8) Egonomics: We've got a unique personality and feel an irrepressible need to affirm it. This, among other things, explains the immense popularity of social media. With the exception of clan-based marketing, which targets smaller groups, there's no need to rely on consumers' need to belong to a society. We focus on ourselves and not on what others do.
9) Anchoring: In this ever-changing world where everything is always moving so fast, we are looking for security. Consumers are returning to more traditional sources and values.
10) EVEolution : The greater emancipation of women and the denunciation of discrimination and violence against them are increasingly enabling women to find their place. They are looking for spaces for themselves, where they'll be heard, respected and supported. This is greatly reflected in their consumption.
11) 99 lives: With the acceleration of our pace of life, we all currently lead several lives: professional, family, social, etc. This is reflected in the needs and desires of consumers. Products must fit this ultra-fast lifestyle.
12) Being alive: In the 80's people talked about the fashion of health obsession. It's clear today that it's a real trend, a lifestyle. A trend that's changing, however, over the years. Instead of seeing the multiplication of gyms, we are now seeing the emergence of nutraceutical foods (contraction of nutrients and pharmaceuticals).
13) Small indulgences: The economic situation makes it difficult to make large expenses related to pleasure or entertainment. As a result, more and more consumers are turning to small pleasures to compensate for the feeling of deprivation. After all, an evening in a good restaurant is an ideal comfort and much less expensive than a trip to the tropics.
14) Down-aging: The remakes of classic animation movies show us that the consumer wants to go back to childhood and relive a more carefree time. This is the era of nostalgia and tributes to classics.
15) Pleasure revenge: No more depriving yourself permanently. Pleasure reinvigorates itself in society, without shame or taboo. This also applies to the food industry. People are looking for tasty, gourmet food, far from the sad, bland food of fashionable diets.

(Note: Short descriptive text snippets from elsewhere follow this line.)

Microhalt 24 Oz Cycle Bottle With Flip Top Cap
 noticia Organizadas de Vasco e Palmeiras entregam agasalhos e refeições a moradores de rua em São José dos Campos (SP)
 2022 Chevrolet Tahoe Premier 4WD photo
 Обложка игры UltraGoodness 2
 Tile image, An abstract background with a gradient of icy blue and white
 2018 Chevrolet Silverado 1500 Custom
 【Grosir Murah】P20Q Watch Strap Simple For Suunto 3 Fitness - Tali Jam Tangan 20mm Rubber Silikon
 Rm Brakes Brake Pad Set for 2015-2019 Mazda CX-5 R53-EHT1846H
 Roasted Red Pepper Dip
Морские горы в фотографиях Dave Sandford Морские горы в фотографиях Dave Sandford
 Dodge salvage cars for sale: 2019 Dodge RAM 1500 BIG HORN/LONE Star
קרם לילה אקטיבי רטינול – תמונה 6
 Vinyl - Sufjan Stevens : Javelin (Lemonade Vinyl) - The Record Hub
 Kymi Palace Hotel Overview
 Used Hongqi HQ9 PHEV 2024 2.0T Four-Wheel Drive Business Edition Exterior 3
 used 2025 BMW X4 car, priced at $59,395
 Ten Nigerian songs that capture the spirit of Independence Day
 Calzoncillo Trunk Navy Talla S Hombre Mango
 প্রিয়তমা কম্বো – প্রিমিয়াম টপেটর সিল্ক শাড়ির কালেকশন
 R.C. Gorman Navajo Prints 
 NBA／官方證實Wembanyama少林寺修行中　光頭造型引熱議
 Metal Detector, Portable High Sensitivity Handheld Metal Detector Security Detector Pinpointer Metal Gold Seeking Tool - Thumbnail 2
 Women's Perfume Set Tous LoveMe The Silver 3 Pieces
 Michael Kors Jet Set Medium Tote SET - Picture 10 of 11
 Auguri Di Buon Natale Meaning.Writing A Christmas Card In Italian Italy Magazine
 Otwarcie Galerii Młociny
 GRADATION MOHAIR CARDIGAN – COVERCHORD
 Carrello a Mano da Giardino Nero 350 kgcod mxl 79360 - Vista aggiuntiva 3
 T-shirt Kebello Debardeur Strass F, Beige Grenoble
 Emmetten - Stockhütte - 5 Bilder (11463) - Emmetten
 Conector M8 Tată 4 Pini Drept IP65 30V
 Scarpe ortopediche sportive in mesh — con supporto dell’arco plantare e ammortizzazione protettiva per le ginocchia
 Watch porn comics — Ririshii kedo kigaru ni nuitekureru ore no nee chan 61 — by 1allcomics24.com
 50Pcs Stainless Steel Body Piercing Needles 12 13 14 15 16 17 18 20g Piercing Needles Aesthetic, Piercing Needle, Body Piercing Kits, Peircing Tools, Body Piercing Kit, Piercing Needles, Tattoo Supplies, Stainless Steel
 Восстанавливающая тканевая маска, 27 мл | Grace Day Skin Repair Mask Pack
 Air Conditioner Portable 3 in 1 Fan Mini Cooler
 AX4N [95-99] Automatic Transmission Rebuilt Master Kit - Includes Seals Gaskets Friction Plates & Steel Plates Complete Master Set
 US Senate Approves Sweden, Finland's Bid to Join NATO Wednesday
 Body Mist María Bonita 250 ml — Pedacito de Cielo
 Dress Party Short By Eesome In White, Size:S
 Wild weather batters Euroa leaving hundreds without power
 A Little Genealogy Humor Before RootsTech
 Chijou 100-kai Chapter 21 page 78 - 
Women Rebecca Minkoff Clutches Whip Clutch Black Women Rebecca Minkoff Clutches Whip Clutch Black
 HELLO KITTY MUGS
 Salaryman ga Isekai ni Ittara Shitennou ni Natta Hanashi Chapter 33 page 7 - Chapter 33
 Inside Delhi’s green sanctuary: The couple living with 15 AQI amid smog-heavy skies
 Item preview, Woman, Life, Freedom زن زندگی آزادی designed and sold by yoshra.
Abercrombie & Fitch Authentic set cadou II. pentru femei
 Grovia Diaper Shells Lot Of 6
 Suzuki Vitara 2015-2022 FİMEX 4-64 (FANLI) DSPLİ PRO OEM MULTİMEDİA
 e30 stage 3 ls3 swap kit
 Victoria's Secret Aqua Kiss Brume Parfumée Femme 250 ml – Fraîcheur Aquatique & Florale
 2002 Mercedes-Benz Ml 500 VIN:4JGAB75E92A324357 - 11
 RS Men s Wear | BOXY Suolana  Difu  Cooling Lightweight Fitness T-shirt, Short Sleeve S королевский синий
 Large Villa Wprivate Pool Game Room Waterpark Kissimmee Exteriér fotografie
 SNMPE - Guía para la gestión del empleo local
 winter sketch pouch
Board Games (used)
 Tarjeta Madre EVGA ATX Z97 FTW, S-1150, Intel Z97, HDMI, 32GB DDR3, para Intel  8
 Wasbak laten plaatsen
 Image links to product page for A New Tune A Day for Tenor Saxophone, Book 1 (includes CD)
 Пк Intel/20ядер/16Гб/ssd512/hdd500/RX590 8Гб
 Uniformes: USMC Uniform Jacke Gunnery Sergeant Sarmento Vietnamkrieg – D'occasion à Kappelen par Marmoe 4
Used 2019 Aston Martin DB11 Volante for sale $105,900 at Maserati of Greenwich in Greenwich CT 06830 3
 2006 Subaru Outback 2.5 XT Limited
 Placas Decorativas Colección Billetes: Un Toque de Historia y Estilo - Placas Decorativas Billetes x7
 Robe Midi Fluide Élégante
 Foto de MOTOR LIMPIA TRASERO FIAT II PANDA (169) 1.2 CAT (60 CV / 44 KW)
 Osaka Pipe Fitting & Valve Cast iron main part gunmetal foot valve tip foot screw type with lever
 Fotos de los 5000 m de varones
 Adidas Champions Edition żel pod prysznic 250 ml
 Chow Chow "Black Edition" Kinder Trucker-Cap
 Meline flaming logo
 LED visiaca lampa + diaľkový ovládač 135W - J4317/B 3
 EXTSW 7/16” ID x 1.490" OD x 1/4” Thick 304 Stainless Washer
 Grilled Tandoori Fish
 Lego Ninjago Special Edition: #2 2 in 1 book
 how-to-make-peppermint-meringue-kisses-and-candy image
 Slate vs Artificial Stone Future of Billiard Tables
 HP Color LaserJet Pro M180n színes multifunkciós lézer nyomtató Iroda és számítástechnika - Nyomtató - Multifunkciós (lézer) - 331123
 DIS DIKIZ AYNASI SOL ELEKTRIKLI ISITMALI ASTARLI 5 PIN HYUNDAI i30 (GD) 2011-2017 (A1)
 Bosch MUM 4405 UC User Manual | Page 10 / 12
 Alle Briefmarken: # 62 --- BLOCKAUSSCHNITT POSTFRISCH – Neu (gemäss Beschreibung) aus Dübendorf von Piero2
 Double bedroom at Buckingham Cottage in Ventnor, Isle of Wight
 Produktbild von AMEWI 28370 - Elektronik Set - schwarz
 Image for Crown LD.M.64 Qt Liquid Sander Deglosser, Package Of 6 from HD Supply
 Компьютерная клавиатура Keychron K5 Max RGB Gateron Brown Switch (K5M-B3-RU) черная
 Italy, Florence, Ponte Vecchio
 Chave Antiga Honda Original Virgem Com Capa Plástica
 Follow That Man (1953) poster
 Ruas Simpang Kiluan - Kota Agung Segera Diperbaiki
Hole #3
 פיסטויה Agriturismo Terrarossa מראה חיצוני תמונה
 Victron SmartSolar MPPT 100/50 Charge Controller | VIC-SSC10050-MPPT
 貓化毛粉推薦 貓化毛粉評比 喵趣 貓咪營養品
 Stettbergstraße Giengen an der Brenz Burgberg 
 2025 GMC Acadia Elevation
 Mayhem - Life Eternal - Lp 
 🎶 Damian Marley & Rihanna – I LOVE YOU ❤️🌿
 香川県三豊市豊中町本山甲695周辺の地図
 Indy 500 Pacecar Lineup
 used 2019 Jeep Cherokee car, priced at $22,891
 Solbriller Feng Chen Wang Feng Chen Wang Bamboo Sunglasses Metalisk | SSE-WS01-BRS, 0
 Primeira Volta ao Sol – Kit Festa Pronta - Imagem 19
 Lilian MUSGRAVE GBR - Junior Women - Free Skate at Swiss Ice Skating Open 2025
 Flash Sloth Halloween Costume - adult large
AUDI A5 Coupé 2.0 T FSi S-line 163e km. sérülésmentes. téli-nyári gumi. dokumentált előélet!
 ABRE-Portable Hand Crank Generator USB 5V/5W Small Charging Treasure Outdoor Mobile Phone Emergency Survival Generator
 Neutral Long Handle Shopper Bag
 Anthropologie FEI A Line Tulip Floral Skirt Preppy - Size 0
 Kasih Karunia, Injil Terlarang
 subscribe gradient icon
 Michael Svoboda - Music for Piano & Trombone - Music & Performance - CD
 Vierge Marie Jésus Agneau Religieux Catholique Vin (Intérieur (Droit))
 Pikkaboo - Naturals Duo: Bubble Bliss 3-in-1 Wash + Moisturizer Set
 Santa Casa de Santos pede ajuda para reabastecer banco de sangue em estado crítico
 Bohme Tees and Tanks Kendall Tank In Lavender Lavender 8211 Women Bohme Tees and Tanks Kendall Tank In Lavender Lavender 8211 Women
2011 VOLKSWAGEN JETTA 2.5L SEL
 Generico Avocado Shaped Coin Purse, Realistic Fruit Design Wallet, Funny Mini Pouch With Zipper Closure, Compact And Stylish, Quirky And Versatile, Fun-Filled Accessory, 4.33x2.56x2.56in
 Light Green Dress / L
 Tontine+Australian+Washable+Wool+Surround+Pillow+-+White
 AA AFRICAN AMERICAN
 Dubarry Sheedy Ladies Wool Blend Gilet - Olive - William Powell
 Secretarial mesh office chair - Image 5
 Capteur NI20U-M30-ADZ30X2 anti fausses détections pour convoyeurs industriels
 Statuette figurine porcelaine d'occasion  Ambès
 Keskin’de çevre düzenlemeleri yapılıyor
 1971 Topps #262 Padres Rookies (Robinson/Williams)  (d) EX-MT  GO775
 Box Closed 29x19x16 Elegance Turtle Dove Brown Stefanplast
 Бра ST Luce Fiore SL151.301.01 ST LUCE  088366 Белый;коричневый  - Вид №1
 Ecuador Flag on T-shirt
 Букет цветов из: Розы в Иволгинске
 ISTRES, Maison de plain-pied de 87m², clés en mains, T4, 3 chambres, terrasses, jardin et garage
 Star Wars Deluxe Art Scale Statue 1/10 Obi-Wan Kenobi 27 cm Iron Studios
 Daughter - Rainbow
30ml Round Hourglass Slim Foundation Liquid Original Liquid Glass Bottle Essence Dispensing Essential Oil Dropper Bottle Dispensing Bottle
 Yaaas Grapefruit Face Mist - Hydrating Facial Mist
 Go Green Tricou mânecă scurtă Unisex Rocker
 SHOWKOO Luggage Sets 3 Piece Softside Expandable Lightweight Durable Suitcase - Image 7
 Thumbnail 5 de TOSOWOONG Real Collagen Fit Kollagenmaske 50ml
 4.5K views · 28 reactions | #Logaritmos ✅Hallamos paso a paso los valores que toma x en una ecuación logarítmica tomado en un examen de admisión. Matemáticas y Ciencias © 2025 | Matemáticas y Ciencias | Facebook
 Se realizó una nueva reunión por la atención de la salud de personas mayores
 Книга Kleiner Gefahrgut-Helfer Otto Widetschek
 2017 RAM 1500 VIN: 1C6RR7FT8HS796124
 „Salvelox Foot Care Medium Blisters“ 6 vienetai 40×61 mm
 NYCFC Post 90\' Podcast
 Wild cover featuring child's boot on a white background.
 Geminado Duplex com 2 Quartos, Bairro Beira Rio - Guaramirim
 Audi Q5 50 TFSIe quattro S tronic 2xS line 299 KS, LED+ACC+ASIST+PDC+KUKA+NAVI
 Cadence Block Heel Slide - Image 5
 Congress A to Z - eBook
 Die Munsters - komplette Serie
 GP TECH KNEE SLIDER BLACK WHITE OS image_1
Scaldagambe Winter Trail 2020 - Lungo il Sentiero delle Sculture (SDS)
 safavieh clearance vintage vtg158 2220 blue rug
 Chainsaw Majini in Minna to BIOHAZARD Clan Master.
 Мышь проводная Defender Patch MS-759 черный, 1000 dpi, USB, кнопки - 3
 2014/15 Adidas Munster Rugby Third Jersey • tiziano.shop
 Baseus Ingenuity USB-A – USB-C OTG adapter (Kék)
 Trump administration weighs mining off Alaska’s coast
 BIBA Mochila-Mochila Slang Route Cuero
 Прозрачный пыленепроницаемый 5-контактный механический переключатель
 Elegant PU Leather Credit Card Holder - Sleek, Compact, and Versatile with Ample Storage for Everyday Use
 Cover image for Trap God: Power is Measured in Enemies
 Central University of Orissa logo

16) Save our Society: Consumers are increasingly aware of the misfortune of others and decide to take responsibility, including in the way they consume. Volunteering and ethical consumption are popular.
As you may understand, society evolves and consumer trends, too, with it. That’s why it's important to take these points into account when launching and developing your business, especially in the world of food.